Poznan is taking a stance against homelessness.
“We do a lot for homeless people,” comments Jacek Jaśkowiak, the mayor of Poznan.
This includes providing “1,500 meals a day we give to our homeless and poor people” and according to the mayor, its guided by a philosophy that “the city should be open for everyone.”
The city even has “a special ambulance,” says the mayor, “because not everybody has insurance and they still need treatment, and dignity.”
This idea of dignity and fairness winds its way through the city’s housing policy. For instance, to ensure fairness in the city’s selection criteria for deciding who is able to receive support through social housing. A ‘score qualification system’ awards points to people based on different social criteria, by promoting those who are most in need such as the already homeless or the disabled.
And, in a separate conversation I had with a representative of the city’s office of housing affairs, I learned of two major innovative housing programmes the city has developed based on this approach.
The social housing programme offers shared social housing to socially vulnerable people, who are able to rent private rooms with shared common areas that include the kitchen and bathrooms. The idea is that participants in these units come together with a ‘dwelling operator’ to work through a process of social and economic rehabilitation towards a place where they are fully able to live independently. Currently, the city offers over 40 such units, where residents typically stay for a period of between six and 12 months before being able to move on.

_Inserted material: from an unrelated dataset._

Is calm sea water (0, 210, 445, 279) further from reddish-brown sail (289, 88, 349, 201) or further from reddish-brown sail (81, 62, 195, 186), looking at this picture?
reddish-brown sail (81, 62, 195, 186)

The second programme is Poznan’s ‘studio flats for seniors’, which is helping senior citizens improve their living conditions. Nine studio flats, each equipped with a kitchenette and a bathroom, nonetheless share a communal area. The idea is to ensure these senior citizens have adequate access to all the social care services they need, which is just as well, because as Mayor Jaśkowiak comments, “in Poznan we have 540,000 people and 120,000 of them are senior citizens.”
The city is dedicating significant resources to ensuring all residents have access to adequate social housing. In order to increase its current housing stock, for example, the municipality has even agreed a loan from the European Investment Bank to build 1,340 new premises.
Last Autumn, Poznan also welcomed other cities, through its action in EUROCITIES working group on homelessness, to learn from its lead and share best practice. Another example of how Poznan is branching out is its pledge to the political initiative ‘Inclusive cities for all’, which is showcasing how cities are taking concrete actions to improve the social rights of citizens.
With “the lowest unemployment rate in Poland”, at just 1.4%, according to Mayor Jaśkowiak, the city obviously feels confident about sharing its initiatives with others.
As the mayor says, “the city should be for everyone.”